Again, at least we hope so.  This sounds just like the Hope for Homeowners loan which was supposed to help over 400,000 borrowers and the last figure I heard is that it helped 357 people.  The Obama Administration is supposed to announce something on it today.

“Like the broader Obama program, the FHA plan seeks to reduce mortgage-related payments to 31% of monthly income. But it gets there in a different way, by focusing on changes in the principal amount rather than the interest rate.”

http://online.wsj.com/article/SB124891434984092191.html 

How Did Some Borrowers Get Underwater On Their Mortgage?

They refinanced their home, took cash out, and are now singing the blues.  If you took out $100,000 and are now upside down you would think they still have some of that money, right?  Wrong again, they spent it.  It’s different if you put it back into your home and are just not getting the value for your improvements out of it because everything that is selling is a foreclosure or short sale.  Well, at least here in South Florida that is the case.  Bottom line, many homes were used as ATM’s. 

“Why are so many homeowners underwater on their mortgages?

In crafting programs to prevent foreclosures, policymakers have assumed that the primary reason homeowners owe more on their home than it is worth is that they bought at the top of the market. In other words, they’ve lost equity primarily through forces beyond their control.

A new study challenges this premise and finds that excessive borrowing may have played as great a role.”
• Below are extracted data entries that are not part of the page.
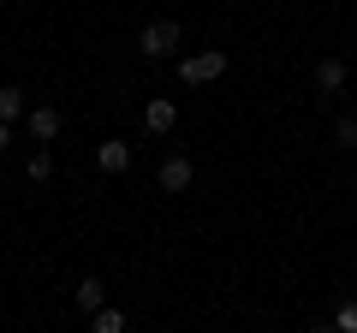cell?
<instances>
[{
  "mask_svg": "<svg viewBox=\"0 0 357 333\" xmlns=\"http://www.w3.org/2000/svg\"><path fill=\"white\" fill-rule=\"evenodd\" d=\"M227 48H203V54H185V60H178V84H215V77H227Z\"/></svg>",
  "mask_w": 357,
  "mask_h": 333,
  "instance_id": "1",
  "label": "cell"
},
{
  "mask_svg": "<svg viewBox=\"0 0 357 333\" xmlns=\"http://www.w3.org/2000/svg\"><path fill=\"white\" fill-rule=\"evenodd\" d=\"M178 42H185V30H178L173 18H155V24H143V30H137V48L149 54V60H173Z\"/></svg>",
  "mask_w": 357,
  "mask_h": 333,
  "instance_id": "2",
  "label": "cell"
},
{
  "mask_svg": "<svg viewBox=\"0 0 357 333\" xmlns=\"http://www.w3.org/2000/svg\"><path fill=\"white\" fill-rule=\"evenodd\" d=\"M191 179H197V166H191V155H167V161H161V173H155V185H161L167 196H178V191H191Z\"/></svg>",
  "mask_w": 357,
  "mask_h": 333,
  "instance_id": "3",
  "label": "cell"
},
{
  "mask_svg": "<svg viewBox=\"0 0 357 333\" xmlns=\"http://www.w3.org/2000/svg\"><path fill=\"white\" fill-rule=\"evenodd\" d=\"M96 166H102L107 179H119V173H131V143H126V137H107L102 149H96Z\"/></svg>",
  "mask_w": 357,
  "mask_h": 333,
  "instance_id": "4",
  "label": "cell"
},
{
  "mask_svg": "<svg viewBox=\"0 0 357 333\" xmlns=\"http://www.w3.org/2000/svg\"><path fill=\"white\" fill-rule=\"evenodd\" d=\"M173 125H178V107L167 102V95H155V102L143 107V131H149V137H167Z\"/></svg>",
  "mask_w": 357,
  "mask_h": 333,
  "instance_id": "5",
  "label": "cell"
},
{
  "mask_svg": "<svg viewBox=\"0 0 357 333\" xmlns=\"http://www.w3.org/2000/svg\"><path fill=\"white\" fill-rule=\"evenodd\" d=\"M316 90H321V95H340V90H345V60H340V54L316 60Z\"/></svg>",
  "mask_w": 357,
  "mask_h": 333,
  "instance_id": "6",
  "label": "cell"
},
{
  "mask_svg": "<svg viewBox=\"0 0 357 333\" xmlns=\"http://www.w3.org/2000/svg\"><path fill=\"white\" fill-rule=\"evenodd\" d=\"M72 297H77V309H84V316H96V309L107 304V286L96 280V274H84V280L72 286Z\"/></svg>",
  "mask_w": 357,
  "mask_h": 333,
  "instance_id": "7",
  "label": "cell"
},
{
  "mask_svg": "<svg viewBox=\"0 0 357 333\" xmlns=\"http://www.w3.org/2000/svg\"><path fill=\"white\" fill-rule=\"evenodd\" d=\"M30 137H36V143H54V137H60V107H30Z\"/></svg>",
  "mask_w": 357,
  "mask_h": 333,
  "instance_id": "8",
  "label": "cell"
},
{
  "mask_svg": "<svg viewBox=\"0 0 357 333\" xmlns=\"http://www.w3.org/2000/svg\"><path fill=\"white\" fill-rule=\"evenodd\" d=\"M30 114V102H24V90H18V84H0V119H6V125H18V119Z\"/></svg>",
  "mask_w": 357,
  "mask_h": 333,
  "instance_id": "9",
  "label": "cell"
},
{
  "mask_svg": "<svg viewBox=\"0 0 357 333\" xmlns=\"http://www.w3.org/2000/svg\"><path fill=\"white\" fill-rule=\"evenodd\" d=\"M89 333H126V309L102 304V309H96V316H89Z\"/></svg>",
  "mask_w": 357,
  "mask_h": 333,
  "instance_id": "10",
  "label": "cell"
},
{
  "mask_svg": "<svg viewBox=\"0 0 357 333\" xmlns=\"http://www.w3.org/2000/svg\"><path fill=\"white\" fill-rule=\"evenodd\" d=\"M333 143H340V149H357V114H340V125H333Z\"/></svg>",
  "mask_w": 357,
  "mask_h": 333,
  "instance_id": "11",
  "label": "cell"
},
{
  "mask_svg": "<svg viewBox=\"0 0 357 333\" xmlns=\"http://www.w3.org/2000/svg\"><path fill=\"white\" fill-rule=\"evenodd\" d=\"M333 327H340V333H357V297H345V304L333 309Z\"/></svg>",
  "mask_w": 357,
  "mask_h": 333,
  "instance_id": "12",
  "label": "cell"
},
{
  "mask_svg": "<svg viewBox=\"0 0 357 333\" xmlns=\"http://www.w3.org/2000/svg\"><path fill=\"white\" fill-rule=\"evenodd\" d=\"M24 173H30V179H48V173H54V161H48V149H36V155H30V161H24Z\"/></svg>",
  "mask_w": 357,
  "mask_h": 333,
  "instance_id": "13",
  "label": "cell"
},
{
  "mask_svg": "<svg viewBox=\"0 0 357 333\" xmlns=\"http://www.w3.org/2000/svg\"><path fill=\"white\" fill-rule=\"evenodd\" d=\"M13 149V125H6V119H0V155Z\"/></svg>",
  "mask_w": 357,
  "mask_h": 333,
  "instance_id": "14",
  "label": "cell"
},
{
  "mask_svg": "<svg viewBox=\"0 0 357 333\" xmlns=\"http://www.w3.org/2000/svg\"><path fill=\"white\" fill-rule=\"evenodd\" d=\"M310 333H340V327H333V321H316V327H310Z\"/></svg>",
  "mask_w": 357,
  "mask_h": 333,
  "instance_id": "15",
  "label": "cell"
},
{
  "mask_svg": "<svg viewBox=\"0 0 357 333\" xmlns=\"http://www.w3.org/2000/svg\"><path fill=\"white\" fill-rule=\"evenodd\" d=\"M351 191H357V173H351Z\"/></svg>",
  "mask_w": 357,
  "mask_h": 333,
  "instance_id": "16",
  "label": "cell"
}]
</instances>
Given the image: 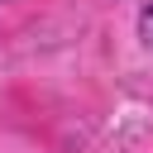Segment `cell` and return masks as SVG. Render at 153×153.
<instances>
[{
  "mask_svg": "<svg viewBox=\"0 0 153 153\" xmlns=\"http://www.w3.org/2000/svg\"><path fill=\"white\" fill-rule=\"evenodd\" d=\"M139 38H143V43L153 48V5H148V10L139 14Z\"/></svg>",
  "mask_w": 153,
  "mask_h": 153,
  "instance_id": "1",
  "label": "cell"
}]
</instances>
http://blogs.wsj.com/developments/2009/07/28/study-finds-underwater-borrowers-drowned-themselves-with-refinancings/ 

Loan Modifications To Pick Up?

That is what is being reported and not to be a pessimist but I know I won’t believe it until I see it.  Especially when this article is posted the same day the article about banks preferring foreclosures came out.

“Loan servicers will “significantly” increase the pace of mortgage modifications under the Obama foreclosure prevention program, the Treasury Department said Tuesday.”
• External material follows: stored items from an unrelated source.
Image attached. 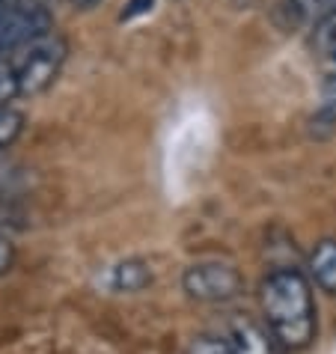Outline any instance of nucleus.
<instances>
[{
	"mask_svg": "<svg viewBox=\"0 0 336 354\" xmlns=\"http://www.w3.org/2000/svg\"><path fill=\"white\" fill-rule=\"evenodd\" d=\"M191 354H232L230 342L226 339H217V337H200L191 346Z\"/></svg>",
	"mask_w": 336,
	"mask_h": 354,
	"instance_id": "f8f14e48",
	"label": "nucleus"
},
{
	"mask_svg": "<svg viewBox=\"0 0 336 354\" xmlns=\"http://www.w3.org/2000/svg\"><path fill=\"white\" fill-rule=\"evenodd\" d=\"M21 125H24L21 113L12 111V107H0V149H6L21 134Z\"/></svg>",
	"mask_w": 336,
	"mask_h": 354,
	"instance_id": "9d476101",
	"label": "nucleus"
},
{
	"mask_svg": "<svg viewBox=\"0 0 336 354\" xmlns=\"http://www.w3.org/2000/svg\"><path fill=\"white\" fill-rule=\"evenodd\" d=\"M48 24H51V15L45 12L42 6H15L9 12L0 15V54L12 51L18 45H30L39 36H45Z\"/></svg>",
	"mask_w": 336,
	"mask_h": 354,
	"instance_id": "20e7f679",
	"label": "nucleus"
},
{
	"mask_svg": "<svg viewBox=\"0 0 336 354\" xmlns=\"http://www.w3.org/2000/svg\"><path fill=\"white\" fill-rule=\"evenodd\" d=\"M226 342H230L232 354H277L271 337L250 319H232Z\"/></svg>",
	"mask_w": 336,
	"mask_h": 354,
	"instance_id": "39448f33",
	"label": "nucleus"
},
{
	"mask_svg": "<svg viewBox=\"0 0 336 354\" xmlns=\"http://www.w3.org/2000/svg\"><path fill=\"white\" fill-rule=\"evenodd\" d=\"M292 9L306 21H324L330 12H336V0H292Z\"/></svg>",
	"mask_w": 336,
	"mask_h": 354,
	"instance_id": "1a4fd4ad",
	"label": "nucleus"
},
{
	"mask_svg": "<svg viewBox=\"0 0 336 354\" xmlns=\"http://www.w3.org/2000/svg\"><path fill=\"white\" fill-rule=\"evenodd\" d=\"M15 6H21V0H0V15L9 12V9H15Z\"/></svg>",
	"mask_w": 336,
	"mask_h": 354,
	"instance_id": "dca6fc26",
	"label": "nucleus"
},
{
	"mask_svg": "<svg viewBox=\"0 0 336 354\" xmlns=\"http://www.w3.org/2000/svg\"><path fill=\"white\" fill-rule=\"evenodd\" d=\"M15 95H21L18 93V81H15V68L0 63V107H9V102Z\"/></svg>",
	"mask_w": 336,
	"mask_h": 354,
	"instance_id": "9b49d317",
	"label": "nucleus"
},
{
	"mask_svg": "<svg viewBox=\"0 0 336 354\" xmlns=\"http://www.w3.org/2000/svg\"><path fill=\"white\" fill-rule=\"evenodd\" d=\"M262 313L268 319L271 337L283 348H306L315 337V304L310 283L295 268H277L262 283Z\"/></svg>",
	"mask_w": 336,
	"mask_h": 354,
	"instance_id": "f257e3e1",
	"label": "nucleus"
},
{
	"mask_svg": "<svg viewBox=\"0 0 336 354\" xmlns=\"http://www.w3.org/2000/svg\"><path fill=\"white\" fill-rule=\"evenodd\" d=\"M321 111L328 116H336V75H330L321 86Z\"/></svg>",
	"mask_w": 336,
	"mask_h": 354,
	"instance_id": "ddd939ff",
	"label": "nucleus"
},
{
	"mask_svg": "<svg viewBox=\"0 0 336 354\" xmlns=\"http://www.w3.org/2000/svg\"><path fill=\"white\" fill-rule=\"evenodd\" d=\"M310 274L319 289L336 295V241L315 244V250L310 257Z\"/></svg>",
	"mask_w": 336,
	"mask_h": 354,
	"instance_id": "423d86ee",
	"label": "nucleus"
},
{
	"mask_svg": "<svg viewBox=\"0 0 336 354\" xmlns=\"http://www.w3.org/2000/svg\"><path fill=\"white\" fill-rule=\"evenodd\" d=\"M155 0H128V6L122 9V21H128V18H137V15H143V12H149Z\"/></svg>",
	"mask_w": 336,
	"mask_h": 354,
	"instance_id": "4468645a",
	"label": "nucleus"
},
{
	"mask_svg": "<svg viewBox=\"0 0 336 354\" xmlns=\"http://www.w3.org/2000/svg\"><path fill=\"white\" fill-rule=\"evenodd\" d=\"M66 60V42L60 36H39L36 42L24 48V54L12 63L15 68V81H18V93L21 95H36L48 90L54 84V77L60 75Z\"/></svg>",
	"mask_w": 336,
	"mask_h": 354,
	"instance_id": "f03ea898",
	"label": "nucleus"
},
{
	"mask_svg": "<svg viewBox=\"0 0 336 354\" xmlns=\"http://www.w3.org/2000/svg\"><path fill=\"white\" fill-rule=\"evenodd\" d=\"M185 292L196 301H230L241 292V274L230 262H196L185 271Z\"/></svg>",
	"mask_w": 336,
	"mask_h": 354,
	"instance_id": "7ed1b4c3",
	"label": "nucleus"
},
{
	"mask_svg": "<svg viewBox=\"0 0 336 354\" xmlns=\"http://www.w3.org/2000/svg\"><path fill=\"white\" fill-rule=\"evenodd\" d=\"M75 6H84V9H90V6H95V3H102V0H72Z\"/></svg>",
	"mask_w": 336,
	"mask_h": 354,
	"instance_id": "f3484780",
	"label": "nucleus"
},
{
	"mask_svg": "<svg viewBox=\"0 0 336 354\" xmlns=\"http://www.w3.org/2000/svg\"><path fill=\"white\" fill-rule=\"evenodd\" d=\"M9 262H12V241H9V235L0 230V274L9 268Z\"/></svg>",
	"mask_w": 336,
	"mask_h": 354,
	"instance_id": "2eb2a0df",
	"label": "nucleus"
},
{
	"mask_svg": "<svg viewBox=\"0 0 336 354\" xmlns=\"http://www.w3.org/2000/svg\"><path fill=\"white\" fill-rule=\"evenodd\" d=\"M312 45H315V51H319V54L336 57V12H330L328 18H324V21L315 24Z\"/></svg>",
	"mask_w": 336,
	"mask_h": 354,
	"instance_id": "6e6552de",
	"label": "nucleus"
},
{
	"mask_svg": "<svg viewBox=\"0 0 336 354\" xmlns=\"http://www.w3.org/2000/svg\"><path fill=\"white\" fill-rule=\"evenodd\" d=\"M149 283V271H146L143 262H120L111 268V277H107V286L116 289V292H137Z\"/></svg>",
	"mask_w": 336,
	"mask_h": 354,
	"instance_id": "0eeeda50",
	"label": "nucleus"
}]
</instances>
http://money.cnn.com/2009/07/28/news/economy/Obama_loan_modification/index.htm?section=money_realestate 

Homes Prices Stabilizing

This is great news and will hopefully instill even more confidence in the housing market.

“Home prices in May posted their first monthly increase since the summer of 2006, indicating prices are finally stabilizing, data Tuesday showed.
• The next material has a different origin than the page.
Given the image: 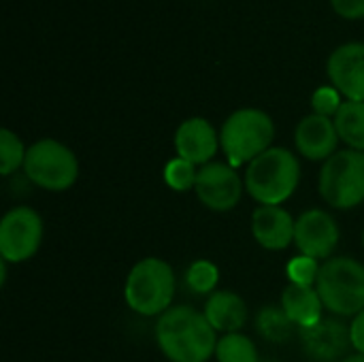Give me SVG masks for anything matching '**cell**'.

The Standard & Poor’s /Case-Shiller home price index of 20 major cities rose 0.5 percent from April, but was still 17.1 percent below May a year ago. Thirteen cities showed monthly increases with the best results in Cleveland, Dallas and Boston.”

http://www.msnbc.msn.com/id/32184856/ns/business-real_estate/ 

Do Banks Prefer Foreclosure?

Apparently they do and I don’t just say that because of the article below.  This has been very apparent by their actions throughout this housing crisis.  I understand why the article states this but banks lack common sense and I could go on for days as to why I say this.  The part that they leave out is that 60% or so of the modified loans end up in default again because the modified payment is higher.  See, that makes no sense. 

“Policymakers often say it’s a good deal for lenders to cut borrowers a break on mortgage payments to keep them in their homes. But, according to researchers and industry experts, foreclosing can be more profitable.”

http://www.msnbc.msn.com/id/32181495/ns/business-washington_post/ 

South Florida Real Estate Bottom?

The article below talks about a couple that moved to Atlanta to retire.  They were going to rent but due to low prices decided to buy.  This is an interesting part of the article and although it mentions California it also holds true to Florida.  No one can predict it for sure but if you look at the bidding wars going on in South Florida it seems as though it could be right.

 

“On average, U.S. home prices are projected to fall through the end of 2010. But that may not hold true for the market where you want to buy your retirement home. Some places that were hit hard early in the bust, like parts of California, are likely to recover sooner, according to forecasters Moody’s Economy.com.”